(Stored records)
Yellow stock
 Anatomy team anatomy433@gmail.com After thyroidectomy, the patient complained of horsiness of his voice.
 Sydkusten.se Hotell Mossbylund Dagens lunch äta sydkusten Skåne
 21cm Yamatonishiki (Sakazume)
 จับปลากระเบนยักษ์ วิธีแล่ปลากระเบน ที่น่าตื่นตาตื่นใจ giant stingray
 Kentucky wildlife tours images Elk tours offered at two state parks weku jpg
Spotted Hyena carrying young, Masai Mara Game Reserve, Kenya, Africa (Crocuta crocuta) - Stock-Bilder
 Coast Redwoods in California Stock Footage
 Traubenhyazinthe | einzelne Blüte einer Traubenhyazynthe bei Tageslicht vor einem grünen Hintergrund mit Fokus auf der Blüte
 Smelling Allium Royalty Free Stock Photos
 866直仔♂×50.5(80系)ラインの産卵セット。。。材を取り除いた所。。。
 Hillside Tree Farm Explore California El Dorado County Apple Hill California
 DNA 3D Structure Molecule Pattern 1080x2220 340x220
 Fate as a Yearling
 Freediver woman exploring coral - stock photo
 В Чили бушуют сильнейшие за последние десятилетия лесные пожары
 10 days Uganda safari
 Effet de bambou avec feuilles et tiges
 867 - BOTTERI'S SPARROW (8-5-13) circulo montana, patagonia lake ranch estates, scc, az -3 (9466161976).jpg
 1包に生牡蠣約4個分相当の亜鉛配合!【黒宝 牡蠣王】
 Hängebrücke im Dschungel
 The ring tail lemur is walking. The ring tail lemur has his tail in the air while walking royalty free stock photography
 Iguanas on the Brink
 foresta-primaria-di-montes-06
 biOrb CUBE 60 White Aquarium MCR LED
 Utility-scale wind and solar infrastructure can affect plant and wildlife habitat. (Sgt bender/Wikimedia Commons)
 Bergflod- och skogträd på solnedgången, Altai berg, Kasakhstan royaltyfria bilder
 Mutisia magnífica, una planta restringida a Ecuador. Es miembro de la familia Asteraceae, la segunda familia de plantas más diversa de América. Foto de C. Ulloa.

§ **PROBLEM STATEMENT**
Print out every entry, keeping each one exact.

§ **THE ANSWER**
Yellow stock
 Anatomy team anatomy433@gmail.com After thyroidectomy, the patient complained of horsiness of his voice.
 Sydkusten.se Hotell Mossbylund Dagens lunch äta sydkusten Skåne
 21cm Yamatonishiki (Sakazume)
 จับปลากระเบนยักษ์ วิธีแล่ปลากระเบน ที่น่าตื่นตาตื่นใจ giant stingray
 Kentucky wildlife tours images Elk tours offered at two state parks weku jpg
Spotted Hyena carrying young, Masai Mara Game Reserve, Kenya, Africa (Crocuta crocuta) - Stock-Bilder
 Coast Redwoods in California Stock Footage
 Traubenhyazinthe | einzelne Blüte einer Traubenhyazynthe bei Tageslicht vor einem grünen Hintergrund mit Fokus auf der Blüte
 Smelling Allium Royalty Free Stock Photos
 866直仔♂×50.5(80系)ラインの産卵セット。。。材を取り除いた所。。。
 Hillside Tree Farm Explore California El Dorado County Apple Hill California
 DNA 3D Structure Molecule Pattern 1080x2220 340x220
 Fate as a Yearling
 Freediver woman exploring coral - stock photo
 В Чили бушуют сильнейшие за последние десятилетия лесные пожары
 10 days Uganda safari
 Effet de bambou avec feuilles et tiges
 867 - BOTTERI'S SPARROW (8-5-13) circulo montana, patagonia lake ranch estates, scc, az -3 (9466161976).jpg
 1包に生牡蠣約4個分相当の亜鉛配合!【黒宝 牡蠣王】
 Hängebrücke im Dschungel
 The ring tail lemur is walking. The ring tail lemur has his tail in the air while walking royalty free stock photography
 Iguanas on the Brink
 foresta-primaria-di-montes-06
 biOrb CUBE 60 White Aquarium MCR LED
 Utility-scale wind and solar infrastructure can affect plant and wildlife habitat. (Sgt bender/Wikimedia Commons)
 Bergflod- och skogträd på solnedgången, Altai berg, Kasakhstan royaltyfria bilder
 Mutisia magnífica, una planta restringida a Ecuador. Es miembro de la familia Asteraceae, la segunda familia de plantas más diversa de América. Foto de C. Ulloa.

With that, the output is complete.